Inside a small museum in Jpentown, San Francisco, there is a powerful message about atrocities of the atomic bomb.
Rosalin Tonai, director of the National Japanese American Historical Society, said, “The American bomb is seen as a beautiful mushroom cloud, and the Japanese who were on the ground, see them as ground zero, destruction, 70,000 people who have lost their lives in a moment.”
In this summer, NJHS revived an exhibition of 30 years ago, to recall victims of Hiroshima and Nagasaki atomic atomic bombs that fell in Japan on 6 and 9, 1945, the United States.
Two bomb blasts ended World War II, with Japanese surrendering on August 15 after less than a week.
The exhibition also includes a single relic that serves as a Satta Yaad, a doll that was recovered from the debris in Nagasaki.
“An American family brought it and told us that they had kept it in all these years. It was given to them by a family that survived the nuclear explosion,” Tonai said.
Survivor stories are the ones who want Tonai to experience and understand. The performance already consumes those who survived nuclear explosions, including Jack Deriki, who still live in San Francisco.
Diarici was a Japanese American child who was visiting a family in Hiroshima, who was trapped in Japan due to war. On August 6, 1945, he was outside a factory on the outskirts of the city when the first bomb fell.
“We saw three aircraft coming on us,” Deriki said, during an interview with KPIX. “At that time, the bomb exploded, all the factory windows went out, it flew from the top of my head. My weight was 100 pounds and floating in the air.”
And now a new documentary is highlighting the devastation titled “Nuclear Eco” by filmmakers Victoria Kelly and Karin Tanbe.
,Some Americans think what happened under the mushroom cloud, “Tanabe said.” We all see the same image, which actually covers atrocities, and then we stay there in history books. ,
Tanbe’s great -grandfather was part of an attempt to rebuild in uncle Hiroshima.
Kelly’s grandfather was an American drug sent to Nagasaki, who saw the effects of the summit radiation disease. He was suffering from PTSD and died at the age of 42.
Filmmakers interviewed several other American Medics, who were sent to Japan 45 days after the bomb blasts.
Kelly said, “They were really torn, they were really proud of their service, and they all said, you know, we were there, and we can never re -do these bombs because they were the worst things we have ever seen,” Kelly said.

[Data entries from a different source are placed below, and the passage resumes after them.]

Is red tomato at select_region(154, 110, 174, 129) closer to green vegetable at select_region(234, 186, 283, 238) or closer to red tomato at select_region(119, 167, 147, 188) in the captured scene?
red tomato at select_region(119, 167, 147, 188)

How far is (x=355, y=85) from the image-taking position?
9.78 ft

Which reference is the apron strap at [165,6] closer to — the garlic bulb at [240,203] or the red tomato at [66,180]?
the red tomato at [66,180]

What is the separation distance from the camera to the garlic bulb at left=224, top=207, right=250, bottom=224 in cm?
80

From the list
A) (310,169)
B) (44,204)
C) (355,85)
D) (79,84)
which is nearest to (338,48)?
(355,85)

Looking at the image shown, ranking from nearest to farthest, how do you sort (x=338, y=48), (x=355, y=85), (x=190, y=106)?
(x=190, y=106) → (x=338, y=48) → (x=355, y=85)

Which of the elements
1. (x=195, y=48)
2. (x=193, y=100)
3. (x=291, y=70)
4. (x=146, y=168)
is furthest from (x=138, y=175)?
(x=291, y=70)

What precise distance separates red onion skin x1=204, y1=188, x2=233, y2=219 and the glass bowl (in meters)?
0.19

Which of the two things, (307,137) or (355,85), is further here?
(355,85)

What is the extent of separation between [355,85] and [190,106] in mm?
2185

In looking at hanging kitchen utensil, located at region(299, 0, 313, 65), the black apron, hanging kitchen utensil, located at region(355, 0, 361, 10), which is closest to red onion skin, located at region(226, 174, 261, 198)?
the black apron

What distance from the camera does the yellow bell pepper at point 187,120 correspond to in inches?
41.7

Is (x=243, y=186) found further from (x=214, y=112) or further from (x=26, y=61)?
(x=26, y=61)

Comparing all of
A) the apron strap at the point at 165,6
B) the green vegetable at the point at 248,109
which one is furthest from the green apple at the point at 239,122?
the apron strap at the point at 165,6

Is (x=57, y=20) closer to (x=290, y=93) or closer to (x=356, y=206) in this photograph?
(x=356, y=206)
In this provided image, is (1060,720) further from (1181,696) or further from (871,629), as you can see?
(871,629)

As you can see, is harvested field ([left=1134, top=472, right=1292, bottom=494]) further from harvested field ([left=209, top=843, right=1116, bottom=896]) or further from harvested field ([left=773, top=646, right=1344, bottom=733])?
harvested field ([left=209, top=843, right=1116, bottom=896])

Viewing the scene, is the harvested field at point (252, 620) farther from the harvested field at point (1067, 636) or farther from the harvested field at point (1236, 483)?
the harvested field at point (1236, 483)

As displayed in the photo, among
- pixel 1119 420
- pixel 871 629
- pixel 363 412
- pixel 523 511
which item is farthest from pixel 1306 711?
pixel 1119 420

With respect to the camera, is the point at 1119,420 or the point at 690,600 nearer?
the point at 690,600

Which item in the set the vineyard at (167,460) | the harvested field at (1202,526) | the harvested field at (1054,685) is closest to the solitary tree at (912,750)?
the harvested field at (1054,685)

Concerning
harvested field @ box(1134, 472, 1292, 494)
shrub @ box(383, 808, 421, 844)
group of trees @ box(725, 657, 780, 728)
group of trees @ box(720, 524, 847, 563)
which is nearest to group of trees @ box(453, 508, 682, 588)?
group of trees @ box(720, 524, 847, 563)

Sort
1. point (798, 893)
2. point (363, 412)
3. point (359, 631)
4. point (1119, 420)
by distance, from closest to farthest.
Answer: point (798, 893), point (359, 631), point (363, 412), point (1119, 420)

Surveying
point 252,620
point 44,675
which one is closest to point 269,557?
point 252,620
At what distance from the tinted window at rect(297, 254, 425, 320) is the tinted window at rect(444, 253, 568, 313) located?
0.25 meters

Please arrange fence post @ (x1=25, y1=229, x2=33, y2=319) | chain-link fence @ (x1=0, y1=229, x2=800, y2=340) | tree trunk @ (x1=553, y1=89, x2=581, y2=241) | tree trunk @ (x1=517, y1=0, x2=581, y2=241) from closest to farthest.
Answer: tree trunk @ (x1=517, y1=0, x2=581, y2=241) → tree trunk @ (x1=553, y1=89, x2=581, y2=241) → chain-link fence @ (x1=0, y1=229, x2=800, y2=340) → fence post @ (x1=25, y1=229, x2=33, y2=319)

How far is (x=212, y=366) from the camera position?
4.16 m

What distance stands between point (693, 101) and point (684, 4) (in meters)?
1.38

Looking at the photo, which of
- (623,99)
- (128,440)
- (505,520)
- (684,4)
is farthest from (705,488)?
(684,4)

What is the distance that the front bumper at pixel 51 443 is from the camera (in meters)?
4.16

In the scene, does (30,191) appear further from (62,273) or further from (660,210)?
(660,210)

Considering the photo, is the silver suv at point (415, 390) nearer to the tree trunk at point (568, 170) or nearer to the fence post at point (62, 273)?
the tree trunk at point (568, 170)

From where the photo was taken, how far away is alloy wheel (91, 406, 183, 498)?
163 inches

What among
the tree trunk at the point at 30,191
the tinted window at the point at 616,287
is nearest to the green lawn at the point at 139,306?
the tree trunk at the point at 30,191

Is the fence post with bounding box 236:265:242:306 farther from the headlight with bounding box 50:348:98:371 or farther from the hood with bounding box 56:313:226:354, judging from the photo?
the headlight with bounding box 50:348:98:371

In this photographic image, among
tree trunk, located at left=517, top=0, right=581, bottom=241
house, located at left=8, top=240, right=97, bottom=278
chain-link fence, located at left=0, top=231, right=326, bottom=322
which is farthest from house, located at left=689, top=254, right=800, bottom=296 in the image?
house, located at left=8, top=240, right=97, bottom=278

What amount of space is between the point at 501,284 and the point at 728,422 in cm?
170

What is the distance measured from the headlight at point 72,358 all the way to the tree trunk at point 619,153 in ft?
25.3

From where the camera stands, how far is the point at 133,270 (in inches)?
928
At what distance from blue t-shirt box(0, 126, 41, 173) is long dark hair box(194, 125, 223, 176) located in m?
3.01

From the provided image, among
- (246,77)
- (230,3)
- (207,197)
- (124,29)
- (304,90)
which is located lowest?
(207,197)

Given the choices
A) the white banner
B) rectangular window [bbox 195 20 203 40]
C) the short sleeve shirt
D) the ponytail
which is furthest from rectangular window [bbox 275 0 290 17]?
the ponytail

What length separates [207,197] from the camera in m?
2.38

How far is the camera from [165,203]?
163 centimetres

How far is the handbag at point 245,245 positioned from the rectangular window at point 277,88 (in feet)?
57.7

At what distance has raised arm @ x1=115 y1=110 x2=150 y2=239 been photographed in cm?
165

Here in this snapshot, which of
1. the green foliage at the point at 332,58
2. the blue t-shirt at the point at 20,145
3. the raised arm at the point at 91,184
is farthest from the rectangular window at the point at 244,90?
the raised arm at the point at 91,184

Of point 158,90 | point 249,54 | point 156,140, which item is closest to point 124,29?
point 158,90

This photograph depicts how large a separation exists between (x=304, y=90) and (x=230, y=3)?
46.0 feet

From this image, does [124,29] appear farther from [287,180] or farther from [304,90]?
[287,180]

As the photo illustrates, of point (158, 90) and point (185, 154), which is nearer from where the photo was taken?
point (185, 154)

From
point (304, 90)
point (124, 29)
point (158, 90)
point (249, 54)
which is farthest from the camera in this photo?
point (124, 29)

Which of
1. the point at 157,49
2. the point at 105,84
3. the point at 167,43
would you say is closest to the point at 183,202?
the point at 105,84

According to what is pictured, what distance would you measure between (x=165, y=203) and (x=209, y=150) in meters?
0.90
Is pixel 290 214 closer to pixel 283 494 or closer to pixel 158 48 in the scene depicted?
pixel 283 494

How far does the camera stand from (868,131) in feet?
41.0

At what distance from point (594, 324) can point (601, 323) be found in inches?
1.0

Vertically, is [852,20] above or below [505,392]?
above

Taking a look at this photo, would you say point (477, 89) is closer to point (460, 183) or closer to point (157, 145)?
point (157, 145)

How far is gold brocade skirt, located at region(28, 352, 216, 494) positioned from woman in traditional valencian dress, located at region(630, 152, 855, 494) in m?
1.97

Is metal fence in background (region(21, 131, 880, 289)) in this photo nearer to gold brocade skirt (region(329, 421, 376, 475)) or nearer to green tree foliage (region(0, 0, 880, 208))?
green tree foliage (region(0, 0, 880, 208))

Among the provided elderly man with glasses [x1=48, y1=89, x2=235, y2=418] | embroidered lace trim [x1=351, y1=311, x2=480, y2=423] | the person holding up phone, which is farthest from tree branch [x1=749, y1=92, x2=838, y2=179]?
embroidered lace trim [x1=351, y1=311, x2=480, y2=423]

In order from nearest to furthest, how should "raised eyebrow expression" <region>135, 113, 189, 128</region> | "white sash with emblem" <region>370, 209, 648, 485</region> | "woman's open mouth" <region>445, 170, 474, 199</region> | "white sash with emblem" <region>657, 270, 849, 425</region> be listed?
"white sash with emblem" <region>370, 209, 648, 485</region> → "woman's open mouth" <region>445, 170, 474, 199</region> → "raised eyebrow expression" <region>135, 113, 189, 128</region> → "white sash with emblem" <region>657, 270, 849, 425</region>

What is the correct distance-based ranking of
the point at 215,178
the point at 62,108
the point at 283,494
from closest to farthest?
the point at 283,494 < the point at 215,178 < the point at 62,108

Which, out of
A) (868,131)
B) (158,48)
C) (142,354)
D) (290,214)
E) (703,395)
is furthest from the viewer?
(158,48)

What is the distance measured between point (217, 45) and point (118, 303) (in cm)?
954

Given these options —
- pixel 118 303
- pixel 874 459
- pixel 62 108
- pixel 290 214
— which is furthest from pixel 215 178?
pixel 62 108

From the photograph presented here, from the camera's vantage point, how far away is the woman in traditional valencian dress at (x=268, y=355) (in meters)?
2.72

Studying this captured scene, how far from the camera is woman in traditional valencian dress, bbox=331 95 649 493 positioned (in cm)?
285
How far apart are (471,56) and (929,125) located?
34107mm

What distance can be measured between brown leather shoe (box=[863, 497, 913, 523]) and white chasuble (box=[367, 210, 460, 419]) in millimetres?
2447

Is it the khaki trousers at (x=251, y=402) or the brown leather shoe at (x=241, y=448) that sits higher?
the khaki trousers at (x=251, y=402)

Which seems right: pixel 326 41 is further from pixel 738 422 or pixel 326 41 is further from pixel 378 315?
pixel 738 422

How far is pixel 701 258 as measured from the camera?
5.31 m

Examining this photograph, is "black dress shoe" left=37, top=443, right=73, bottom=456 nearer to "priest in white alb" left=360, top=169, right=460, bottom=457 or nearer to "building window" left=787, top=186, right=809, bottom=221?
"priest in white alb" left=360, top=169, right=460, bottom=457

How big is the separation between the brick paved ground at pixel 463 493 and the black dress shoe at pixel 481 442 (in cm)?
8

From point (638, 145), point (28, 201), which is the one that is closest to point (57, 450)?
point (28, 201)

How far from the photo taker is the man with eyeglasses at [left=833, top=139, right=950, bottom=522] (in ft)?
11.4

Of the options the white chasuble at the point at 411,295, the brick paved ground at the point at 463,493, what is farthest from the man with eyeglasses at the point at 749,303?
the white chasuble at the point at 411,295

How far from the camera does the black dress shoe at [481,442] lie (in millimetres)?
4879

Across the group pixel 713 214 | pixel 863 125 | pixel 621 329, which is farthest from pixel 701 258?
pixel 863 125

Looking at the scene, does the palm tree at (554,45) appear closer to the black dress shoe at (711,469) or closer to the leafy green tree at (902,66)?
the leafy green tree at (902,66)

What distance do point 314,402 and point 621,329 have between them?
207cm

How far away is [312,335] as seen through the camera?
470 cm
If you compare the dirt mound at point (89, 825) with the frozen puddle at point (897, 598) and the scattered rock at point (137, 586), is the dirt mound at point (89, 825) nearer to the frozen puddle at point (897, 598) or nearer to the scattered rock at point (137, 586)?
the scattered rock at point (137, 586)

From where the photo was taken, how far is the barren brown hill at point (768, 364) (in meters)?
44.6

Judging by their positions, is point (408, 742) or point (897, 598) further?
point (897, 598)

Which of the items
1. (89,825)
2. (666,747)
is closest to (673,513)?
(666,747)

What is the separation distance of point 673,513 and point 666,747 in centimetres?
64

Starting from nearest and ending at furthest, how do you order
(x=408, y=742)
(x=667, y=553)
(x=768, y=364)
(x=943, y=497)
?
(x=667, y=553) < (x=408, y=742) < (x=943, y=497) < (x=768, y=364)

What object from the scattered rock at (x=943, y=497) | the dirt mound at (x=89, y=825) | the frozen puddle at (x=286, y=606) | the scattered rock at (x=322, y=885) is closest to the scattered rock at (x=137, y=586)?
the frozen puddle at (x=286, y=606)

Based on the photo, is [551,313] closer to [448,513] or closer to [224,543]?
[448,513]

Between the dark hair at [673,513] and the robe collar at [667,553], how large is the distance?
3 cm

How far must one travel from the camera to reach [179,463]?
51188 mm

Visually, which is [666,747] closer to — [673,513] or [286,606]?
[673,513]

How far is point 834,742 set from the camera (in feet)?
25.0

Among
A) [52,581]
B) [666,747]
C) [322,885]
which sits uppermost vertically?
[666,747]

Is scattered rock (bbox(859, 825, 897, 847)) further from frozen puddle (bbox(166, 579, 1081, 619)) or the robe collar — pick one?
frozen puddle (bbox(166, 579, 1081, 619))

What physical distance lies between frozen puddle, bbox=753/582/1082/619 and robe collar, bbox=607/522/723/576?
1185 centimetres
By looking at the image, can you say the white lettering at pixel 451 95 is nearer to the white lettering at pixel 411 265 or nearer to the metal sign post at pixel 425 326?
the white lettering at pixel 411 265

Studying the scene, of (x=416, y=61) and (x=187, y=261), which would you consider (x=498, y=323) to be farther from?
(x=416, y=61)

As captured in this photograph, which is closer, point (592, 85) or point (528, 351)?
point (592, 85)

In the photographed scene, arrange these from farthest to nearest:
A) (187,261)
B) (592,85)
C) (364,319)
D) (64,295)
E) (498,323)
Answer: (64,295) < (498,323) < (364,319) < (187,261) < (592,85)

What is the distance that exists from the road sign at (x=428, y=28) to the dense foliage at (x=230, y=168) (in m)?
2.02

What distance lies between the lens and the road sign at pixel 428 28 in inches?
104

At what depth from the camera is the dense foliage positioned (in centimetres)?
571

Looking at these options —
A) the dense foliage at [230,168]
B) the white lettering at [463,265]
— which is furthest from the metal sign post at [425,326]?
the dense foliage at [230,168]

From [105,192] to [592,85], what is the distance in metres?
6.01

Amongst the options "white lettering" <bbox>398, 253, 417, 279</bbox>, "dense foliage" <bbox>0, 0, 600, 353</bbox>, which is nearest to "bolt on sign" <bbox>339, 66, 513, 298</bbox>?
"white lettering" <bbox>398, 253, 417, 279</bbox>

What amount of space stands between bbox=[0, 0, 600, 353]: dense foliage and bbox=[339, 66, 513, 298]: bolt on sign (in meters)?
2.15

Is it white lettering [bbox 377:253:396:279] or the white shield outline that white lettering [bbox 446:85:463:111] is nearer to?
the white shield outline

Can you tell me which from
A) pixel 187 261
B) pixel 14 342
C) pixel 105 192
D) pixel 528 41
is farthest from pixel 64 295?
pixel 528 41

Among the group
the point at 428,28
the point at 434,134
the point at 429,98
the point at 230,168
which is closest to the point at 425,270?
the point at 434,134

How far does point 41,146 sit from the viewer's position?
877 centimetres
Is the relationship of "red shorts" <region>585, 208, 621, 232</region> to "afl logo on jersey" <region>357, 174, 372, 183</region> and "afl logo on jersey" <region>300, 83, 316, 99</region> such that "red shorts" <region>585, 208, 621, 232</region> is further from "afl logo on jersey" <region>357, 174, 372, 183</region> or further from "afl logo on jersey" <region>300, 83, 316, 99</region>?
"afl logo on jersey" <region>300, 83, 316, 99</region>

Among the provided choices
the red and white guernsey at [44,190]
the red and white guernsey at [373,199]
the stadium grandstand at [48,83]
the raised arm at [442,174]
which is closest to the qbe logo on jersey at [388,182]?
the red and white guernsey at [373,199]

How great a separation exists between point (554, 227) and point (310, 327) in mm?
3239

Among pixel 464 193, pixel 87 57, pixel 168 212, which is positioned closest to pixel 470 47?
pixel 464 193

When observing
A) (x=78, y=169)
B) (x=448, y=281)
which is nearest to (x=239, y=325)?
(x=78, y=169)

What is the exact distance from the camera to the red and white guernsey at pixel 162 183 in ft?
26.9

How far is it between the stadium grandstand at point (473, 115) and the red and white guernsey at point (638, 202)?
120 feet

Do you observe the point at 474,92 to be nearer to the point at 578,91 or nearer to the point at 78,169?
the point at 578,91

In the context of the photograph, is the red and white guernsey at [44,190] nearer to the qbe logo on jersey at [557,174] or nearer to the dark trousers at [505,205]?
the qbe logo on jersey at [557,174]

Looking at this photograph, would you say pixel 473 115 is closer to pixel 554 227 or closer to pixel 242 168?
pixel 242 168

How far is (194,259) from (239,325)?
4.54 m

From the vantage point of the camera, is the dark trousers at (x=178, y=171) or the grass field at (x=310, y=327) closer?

For Tonai, she believes that this topic is still relevant today and is still important to talk.
“We are CUSPS of an atomic buildup, and this is actually a call for world peace,” he said. “So, we really need to take a stagnation and take a look at human costs and consequences of a possible nuclear outcome.
He hopes that the history that happened eight decades ago will never repeat himself.